The festival has been known to have a few fun and wacky ideas for the town members to enjoy.

“I got the idea from the [Iowa] State Fair,” says Deanne Luke, coordinator of the outhouse races. “I thought it would be something new for our small town festival.”

More than 100 people gathered to watch the races on Main Street.

Teams, such as Three Gals and a Turd and Niland’s Farts and Darts signed up in hopes of winning the $100 grand prize or the $50 second place prize.

In addition to clever names, most teams wore matching outfits complete with tights, masks, capes and underwear worn outside of their pants. Some teams completed their ensembles with wadded-up toilet paper stuck to their clothes.

The official rules allowed the teams to build their own outhouses, but two outhouses, made by Luke’s husband, were provided for the teams to race.

Because the races were in their first year, no one had a chance to practice or knew what to expect.

The first two teams loaded their pilots, who sat on the pot, into the outhouse. At the sound of an air horn, the other three members of each team held on to a bar attached to the back and pushed and shoved the outhouses down the street. Teammates found it harder than they thought to maintain control of the john.

Each team had to overcome three obstacles, including lifting up a toilet seat without hands, changing a roll of toilet paper and sloshing through a puddle of muck to find a corn cob on their way to the finish line.
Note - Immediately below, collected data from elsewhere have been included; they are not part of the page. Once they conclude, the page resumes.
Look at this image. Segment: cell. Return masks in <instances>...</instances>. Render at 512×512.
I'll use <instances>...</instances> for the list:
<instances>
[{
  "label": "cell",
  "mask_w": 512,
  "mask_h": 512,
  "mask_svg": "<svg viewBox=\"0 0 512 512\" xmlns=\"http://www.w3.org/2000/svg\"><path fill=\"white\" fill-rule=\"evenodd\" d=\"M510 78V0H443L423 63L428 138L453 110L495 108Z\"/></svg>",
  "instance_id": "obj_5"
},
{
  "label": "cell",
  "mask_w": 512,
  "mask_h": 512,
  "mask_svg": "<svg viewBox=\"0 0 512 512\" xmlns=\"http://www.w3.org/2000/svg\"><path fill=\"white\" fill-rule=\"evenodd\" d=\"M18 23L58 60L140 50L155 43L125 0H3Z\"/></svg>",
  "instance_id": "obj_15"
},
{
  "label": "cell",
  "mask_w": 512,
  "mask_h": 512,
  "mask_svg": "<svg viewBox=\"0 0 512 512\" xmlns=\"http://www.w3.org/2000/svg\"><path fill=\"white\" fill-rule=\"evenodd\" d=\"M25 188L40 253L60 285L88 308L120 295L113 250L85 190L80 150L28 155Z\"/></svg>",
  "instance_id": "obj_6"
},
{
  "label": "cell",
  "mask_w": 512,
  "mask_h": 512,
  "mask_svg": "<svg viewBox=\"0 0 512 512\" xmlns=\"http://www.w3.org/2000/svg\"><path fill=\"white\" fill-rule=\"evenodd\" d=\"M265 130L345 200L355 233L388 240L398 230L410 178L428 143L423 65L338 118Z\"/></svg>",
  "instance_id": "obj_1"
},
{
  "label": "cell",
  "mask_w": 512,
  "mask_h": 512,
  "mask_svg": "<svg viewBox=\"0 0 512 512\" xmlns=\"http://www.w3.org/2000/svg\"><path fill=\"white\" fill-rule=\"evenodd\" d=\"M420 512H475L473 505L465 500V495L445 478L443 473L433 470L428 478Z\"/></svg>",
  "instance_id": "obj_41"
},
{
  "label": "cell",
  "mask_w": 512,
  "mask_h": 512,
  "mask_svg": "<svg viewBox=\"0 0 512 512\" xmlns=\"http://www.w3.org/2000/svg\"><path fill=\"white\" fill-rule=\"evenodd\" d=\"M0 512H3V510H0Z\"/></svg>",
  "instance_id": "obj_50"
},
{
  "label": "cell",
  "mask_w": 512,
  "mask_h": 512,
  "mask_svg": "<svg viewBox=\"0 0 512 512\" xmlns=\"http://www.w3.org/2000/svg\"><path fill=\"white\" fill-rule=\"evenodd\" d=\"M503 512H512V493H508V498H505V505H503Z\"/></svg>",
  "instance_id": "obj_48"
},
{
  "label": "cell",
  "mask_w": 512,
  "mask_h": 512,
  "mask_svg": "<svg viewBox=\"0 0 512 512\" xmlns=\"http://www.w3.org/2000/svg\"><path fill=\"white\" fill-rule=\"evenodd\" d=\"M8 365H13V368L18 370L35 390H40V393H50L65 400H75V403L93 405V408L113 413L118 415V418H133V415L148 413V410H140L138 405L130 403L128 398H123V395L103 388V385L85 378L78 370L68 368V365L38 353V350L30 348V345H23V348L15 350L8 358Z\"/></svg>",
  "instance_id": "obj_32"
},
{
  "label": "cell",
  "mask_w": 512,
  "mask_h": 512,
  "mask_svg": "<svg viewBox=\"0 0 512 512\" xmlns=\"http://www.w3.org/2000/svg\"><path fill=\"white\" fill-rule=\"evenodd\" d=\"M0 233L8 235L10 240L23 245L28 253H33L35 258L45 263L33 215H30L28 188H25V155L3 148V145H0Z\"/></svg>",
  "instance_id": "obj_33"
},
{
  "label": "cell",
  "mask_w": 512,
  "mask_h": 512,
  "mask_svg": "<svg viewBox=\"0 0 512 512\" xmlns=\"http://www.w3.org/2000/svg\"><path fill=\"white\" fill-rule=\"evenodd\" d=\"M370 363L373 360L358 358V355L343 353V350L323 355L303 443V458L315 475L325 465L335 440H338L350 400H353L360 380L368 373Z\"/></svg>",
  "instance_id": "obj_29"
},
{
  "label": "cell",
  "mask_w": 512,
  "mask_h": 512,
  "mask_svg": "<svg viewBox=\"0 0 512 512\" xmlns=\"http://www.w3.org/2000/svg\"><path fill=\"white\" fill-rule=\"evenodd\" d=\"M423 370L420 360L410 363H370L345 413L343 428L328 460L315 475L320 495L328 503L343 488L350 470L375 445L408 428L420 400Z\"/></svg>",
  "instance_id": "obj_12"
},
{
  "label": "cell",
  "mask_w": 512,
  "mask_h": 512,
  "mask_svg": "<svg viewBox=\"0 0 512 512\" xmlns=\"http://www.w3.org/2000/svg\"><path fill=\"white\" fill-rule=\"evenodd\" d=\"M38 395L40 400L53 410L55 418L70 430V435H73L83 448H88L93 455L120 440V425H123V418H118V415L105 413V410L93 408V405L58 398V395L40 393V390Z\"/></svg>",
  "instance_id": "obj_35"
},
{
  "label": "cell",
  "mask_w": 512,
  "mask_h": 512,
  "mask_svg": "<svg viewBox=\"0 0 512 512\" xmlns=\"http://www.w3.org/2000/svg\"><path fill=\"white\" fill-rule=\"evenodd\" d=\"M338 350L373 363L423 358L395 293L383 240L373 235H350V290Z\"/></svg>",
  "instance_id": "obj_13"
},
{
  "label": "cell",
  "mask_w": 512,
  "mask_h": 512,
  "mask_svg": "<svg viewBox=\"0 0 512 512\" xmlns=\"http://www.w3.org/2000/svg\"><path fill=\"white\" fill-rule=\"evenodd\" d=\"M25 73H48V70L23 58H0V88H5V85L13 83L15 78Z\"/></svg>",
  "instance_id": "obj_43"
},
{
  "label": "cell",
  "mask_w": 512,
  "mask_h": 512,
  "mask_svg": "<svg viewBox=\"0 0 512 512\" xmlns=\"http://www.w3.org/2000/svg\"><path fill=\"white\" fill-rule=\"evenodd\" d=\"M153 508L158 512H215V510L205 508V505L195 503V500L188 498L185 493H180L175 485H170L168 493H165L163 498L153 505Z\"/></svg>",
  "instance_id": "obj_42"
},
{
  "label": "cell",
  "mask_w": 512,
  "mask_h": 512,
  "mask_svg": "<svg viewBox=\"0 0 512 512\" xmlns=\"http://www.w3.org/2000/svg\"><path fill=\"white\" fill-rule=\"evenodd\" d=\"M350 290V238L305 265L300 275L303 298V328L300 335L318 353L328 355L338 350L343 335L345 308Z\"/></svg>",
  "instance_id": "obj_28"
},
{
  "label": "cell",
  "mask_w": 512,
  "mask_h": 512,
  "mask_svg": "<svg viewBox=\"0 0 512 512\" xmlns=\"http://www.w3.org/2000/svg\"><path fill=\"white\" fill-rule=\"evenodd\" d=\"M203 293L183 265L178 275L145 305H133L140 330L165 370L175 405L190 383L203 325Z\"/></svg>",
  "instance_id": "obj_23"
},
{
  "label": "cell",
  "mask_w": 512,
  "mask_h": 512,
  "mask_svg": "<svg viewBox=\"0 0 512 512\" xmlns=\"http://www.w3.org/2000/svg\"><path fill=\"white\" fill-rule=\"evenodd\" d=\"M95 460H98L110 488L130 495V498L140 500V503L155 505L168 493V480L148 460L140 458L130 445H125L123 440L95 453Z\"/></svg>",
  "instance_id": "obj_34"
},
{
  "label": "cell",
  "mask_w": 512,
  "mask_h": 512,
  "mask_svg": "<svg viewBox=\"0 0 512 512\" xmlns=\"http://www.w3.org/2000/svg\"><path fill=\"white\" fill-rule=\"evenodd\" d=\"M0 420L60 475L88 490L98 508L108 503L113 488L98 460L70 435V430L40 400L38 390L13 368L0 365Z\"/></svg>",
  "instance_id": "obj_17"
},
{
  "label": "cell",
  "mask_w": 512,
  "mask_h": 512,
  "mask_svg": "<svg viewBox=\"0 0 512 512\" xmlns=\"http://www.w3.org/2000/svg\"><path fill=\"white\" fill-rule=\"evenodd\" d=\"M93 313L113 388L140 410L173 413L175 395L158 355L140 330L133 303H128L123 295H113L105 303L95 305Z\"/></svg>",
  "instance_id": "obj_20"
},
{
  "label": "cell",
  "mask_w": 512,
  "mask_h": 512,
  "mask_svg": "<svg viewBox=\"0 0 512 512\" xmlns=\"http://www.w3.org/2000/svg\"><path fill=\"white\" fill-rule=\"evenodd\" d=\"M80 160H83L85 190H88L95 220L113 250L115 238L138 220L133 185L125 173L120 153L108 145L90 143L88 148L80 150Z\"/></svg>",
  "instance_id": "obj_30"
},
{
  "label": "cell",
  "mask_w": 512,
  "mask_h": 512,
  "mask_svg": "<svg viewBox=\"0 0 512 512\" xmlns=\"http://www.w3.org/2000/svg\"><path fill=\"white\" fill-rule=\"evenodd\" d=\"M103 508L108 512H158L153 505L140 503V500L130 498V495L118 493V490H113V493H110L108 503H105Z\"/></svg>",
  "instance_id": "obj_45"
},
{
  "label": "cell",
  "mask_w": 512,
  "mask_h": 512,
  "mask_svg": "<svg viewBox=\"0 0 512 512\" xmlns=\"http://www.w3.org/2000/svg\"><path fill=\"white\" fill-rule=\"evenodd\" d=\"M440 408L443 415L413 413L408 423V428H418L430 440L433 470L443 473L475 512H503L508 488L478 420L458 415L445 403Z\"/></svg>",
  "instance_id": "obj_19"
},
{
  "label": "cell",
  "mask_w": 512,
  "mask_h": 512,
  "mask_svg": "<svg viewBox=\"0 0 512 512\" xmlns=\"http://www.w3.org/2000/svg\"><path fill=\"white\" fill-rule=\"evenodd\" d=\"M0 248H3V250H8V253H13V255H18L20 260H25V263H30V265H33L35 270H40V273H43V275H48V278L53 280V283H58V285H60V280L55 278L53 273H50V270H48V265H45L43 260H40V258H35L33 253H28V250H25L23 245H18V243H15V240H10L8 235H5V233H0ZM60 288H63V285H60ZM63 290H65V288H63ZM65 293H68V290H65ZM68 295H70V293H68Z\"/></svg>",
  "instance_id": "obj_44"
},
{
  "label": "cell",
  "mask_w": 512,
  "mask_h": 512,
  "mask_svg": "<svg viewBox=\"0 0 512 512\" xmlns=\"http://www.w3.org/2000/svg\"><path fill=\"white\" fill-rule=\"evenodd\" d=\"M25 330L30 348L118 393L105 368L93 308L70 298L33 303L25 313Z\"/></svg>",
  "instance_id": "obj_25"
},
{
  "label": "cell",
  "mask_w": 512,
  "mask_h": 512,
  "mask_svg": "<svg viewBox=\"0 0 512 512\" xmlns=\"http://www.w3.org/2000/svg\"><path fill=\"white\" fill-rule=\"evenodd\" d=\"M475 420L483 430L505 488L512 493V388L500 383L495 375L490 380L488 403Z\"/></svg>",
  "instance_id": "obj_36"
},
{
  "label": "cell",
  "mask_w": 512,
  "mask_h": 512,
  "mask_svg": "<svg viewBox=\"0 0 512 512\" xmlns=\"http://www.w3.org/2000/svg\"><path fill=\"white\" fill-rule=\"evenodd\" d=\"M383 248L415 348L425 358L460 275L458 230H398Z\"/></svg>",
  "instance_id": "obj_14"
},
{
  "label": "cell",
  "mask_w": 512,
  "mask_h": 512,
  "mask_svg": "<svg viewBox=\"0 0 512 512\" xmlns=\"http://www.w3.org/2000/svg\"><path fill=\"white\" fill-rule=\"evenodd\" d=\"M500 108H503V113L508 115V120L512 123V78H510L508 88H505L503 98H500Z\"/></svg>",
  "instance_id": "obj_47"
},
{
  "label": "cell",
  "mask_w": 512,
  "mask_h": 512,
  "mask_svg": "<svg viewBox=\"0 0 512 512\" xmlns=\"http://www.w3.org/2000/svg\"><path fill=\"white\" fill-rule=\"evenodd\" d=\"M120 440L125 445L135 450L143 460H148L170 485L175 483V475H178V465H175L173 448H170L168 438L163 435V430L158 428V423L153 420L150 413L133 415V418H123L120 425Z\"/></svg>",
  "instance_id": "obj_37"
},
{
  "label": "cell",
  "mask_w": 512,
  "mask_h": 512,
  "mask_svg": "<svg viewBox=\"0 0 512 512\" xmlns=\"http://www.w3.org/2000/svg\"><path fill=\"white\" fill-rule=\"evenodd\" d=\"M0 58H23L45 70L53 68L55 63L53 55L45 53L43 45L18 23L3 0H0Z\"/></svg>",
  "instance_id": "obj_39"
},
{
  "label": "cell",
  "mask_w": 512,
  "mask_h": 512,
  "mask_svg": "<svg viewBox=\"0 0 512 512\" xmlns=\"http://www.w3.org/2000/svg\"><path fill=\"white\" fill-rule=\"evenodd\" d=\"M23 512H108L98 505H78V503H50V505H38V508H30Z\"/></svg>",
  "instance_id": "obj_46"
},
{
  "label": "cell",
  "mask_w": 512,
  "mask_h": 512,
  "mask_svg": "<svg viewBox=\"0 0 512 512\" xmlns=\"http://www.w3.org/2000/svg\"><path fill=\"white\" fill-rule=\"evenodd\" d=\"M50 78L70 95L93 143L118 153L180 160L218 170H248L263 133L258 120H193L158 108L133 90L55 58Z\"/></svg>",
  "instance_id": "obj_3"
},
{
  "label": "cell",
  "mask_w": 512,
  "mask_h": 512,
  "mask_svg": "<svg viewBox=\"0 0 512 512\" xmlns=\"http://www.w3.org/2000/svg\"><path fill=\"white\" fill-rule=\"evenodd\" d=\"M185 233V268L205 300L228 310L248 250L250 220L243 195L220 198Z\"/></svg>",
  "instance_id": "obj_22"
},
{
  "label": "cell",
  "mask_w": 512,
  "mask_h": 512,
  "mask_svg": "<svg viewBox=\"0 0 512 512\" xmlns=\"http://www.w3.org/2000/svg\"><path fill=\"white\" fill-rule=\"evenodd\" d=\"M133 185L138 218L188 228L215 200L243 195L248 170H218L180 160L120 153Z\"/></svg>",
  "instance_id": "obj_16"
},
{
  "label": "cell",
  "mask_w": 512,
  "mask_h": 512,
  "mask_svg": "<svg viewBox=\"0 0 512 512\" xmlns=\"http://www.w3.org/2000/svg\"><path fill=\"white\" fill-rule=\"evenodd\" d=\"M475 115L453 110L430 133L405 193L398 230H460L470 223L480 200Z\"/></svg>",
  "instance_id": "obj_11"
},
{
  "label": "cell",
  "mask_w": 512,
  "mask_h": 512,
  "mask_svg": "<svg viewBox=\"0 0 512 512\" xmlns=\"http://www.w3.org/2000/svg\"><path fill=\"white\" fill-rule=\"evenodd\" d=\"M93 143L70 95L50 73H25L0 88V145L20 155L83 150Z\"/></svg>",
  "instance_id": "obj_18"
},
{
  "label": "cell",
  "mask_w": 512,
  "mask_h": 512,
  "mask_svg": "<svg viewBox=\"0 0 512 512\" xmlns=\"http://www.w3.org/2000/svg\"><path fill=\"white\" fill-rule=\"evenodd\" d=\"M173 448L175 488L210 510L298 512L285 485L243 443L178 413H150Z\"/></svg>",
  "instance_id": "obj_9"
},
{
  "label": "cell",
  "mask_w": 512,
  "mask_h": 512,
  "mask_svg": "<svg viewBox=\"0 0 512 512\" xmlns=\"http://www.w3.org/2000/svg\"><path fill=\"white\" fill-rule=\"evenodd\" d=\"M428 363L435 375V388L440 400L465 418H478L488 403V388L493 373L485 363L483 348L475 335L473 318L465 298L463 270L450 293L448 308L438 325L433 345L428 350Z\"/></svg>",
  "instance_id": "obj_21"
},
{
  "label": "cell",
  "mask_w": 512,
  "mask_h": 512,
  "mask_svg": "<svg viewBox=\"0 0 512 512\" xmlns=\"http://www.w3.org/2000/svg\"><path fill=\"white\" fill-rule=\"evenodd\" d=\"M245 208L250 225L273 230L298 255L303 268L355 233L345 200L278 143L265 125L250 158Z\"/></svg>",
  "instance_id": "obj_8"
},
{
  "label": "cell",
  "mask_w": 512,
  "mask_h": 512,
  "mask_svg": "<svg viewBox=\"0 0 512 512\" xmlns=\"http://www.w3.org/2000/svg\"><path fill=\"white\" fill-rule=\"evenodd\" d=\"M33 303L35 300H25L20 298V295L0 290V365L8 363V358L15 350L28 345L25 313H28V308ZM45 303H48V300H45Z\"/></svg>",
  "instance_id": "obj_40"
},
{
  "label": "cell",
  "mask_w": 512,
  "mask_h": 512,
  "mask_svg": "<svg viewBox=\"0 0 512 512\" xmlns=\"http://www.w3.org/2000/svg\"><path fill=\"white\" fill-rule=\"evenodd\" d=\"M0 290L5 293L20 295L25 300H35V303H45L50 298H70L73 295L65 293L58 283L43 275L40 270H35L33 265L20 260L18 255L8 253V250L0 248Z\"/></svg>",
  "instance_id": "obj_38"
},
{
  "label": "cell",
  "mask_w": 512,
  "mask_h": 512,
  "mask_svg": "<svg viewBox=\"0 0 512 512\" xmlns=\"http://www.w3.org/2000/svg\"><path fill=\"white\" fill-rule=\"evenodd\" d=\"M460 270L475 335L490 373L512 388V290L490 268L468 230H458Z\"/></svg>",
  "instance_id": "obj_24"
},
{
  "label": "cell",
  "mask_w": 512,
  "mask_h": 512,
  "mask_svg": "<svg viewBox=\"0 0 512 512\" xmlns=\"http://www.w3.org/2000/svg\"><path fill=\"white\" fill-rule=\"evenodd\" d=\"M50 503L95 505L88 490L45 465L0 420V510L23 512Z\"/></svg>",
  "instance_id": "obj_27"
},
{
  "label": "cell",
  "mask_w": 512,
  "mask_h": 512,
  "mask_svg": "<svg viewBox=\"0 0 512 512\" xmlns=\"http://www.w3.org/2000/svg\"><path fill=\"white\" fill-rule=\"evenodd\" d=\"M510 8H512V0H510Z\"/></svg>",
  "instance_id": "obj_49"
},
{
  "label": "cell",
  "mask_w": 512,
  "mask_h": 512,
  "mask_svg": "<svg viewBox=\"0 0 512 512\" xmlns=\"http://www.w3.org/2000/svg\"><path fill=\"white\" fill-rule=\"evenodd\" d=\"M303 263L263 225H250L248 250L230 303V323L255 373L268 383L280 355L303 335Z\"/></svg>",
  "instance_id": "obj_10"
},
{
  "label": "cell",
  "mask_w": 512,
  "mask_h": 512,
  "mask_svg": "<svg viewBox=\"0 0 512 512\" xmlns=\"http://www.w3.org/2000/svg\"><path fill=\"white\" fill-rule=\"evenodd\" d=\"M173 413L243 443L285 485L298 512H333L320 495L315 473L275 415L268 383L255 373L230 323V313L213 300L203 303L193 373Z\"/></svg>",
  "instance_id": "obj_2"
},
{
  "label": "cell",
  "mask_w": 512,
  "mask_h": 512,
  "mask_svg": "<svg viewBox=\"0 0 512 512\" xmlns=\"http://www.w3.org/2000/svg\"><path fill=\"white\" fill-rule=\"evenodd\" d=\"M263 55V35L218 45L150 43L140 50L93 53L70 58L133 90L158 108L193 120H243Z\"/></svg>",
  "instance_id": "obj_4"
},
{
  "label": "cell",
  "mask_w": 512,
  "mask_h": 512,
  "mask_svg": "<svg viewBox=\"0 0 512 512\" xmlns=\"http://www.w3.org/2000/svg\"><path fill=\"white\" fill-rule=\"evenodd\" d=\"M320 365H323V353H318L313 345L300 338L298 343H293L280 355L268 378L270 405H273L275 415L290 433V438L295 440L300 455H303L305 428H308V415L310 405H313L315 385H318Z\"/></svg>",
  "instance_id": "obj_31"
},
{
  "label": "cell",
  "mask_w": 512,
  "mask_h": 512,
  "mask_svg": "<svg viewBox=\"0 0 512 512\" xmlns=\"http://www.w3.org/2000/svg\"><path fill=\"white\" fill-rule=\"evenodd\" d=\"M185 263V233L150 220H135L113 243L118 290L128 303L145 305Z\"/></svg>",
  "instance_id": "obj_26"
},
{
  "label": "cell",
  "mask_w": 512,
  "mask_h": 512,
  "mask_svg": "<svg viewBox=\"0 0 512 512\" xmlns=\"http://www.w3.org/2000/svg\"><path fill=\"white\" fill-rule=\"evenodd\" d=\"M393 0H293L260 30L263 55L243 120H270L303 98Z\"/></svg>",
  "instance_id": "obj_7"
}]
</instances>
After their race, Sandy Cutler, pilot of the GoLytely Ladies, says the race was fun, but her teammates were going all over the place.

“I was starting to wonder if they were drunk,” Cutler says. “I’m just glad I had the easy job.”

The team Cops, made up of Story County and Nevada sheriff’s deputies, came in second with a time of 108.47, and first place went to Creative Printing, with a time of 108.07, making it a close race to the pot.

In any case, the races provided an opportunity for participants to do their business on Main Street without getting in trouble.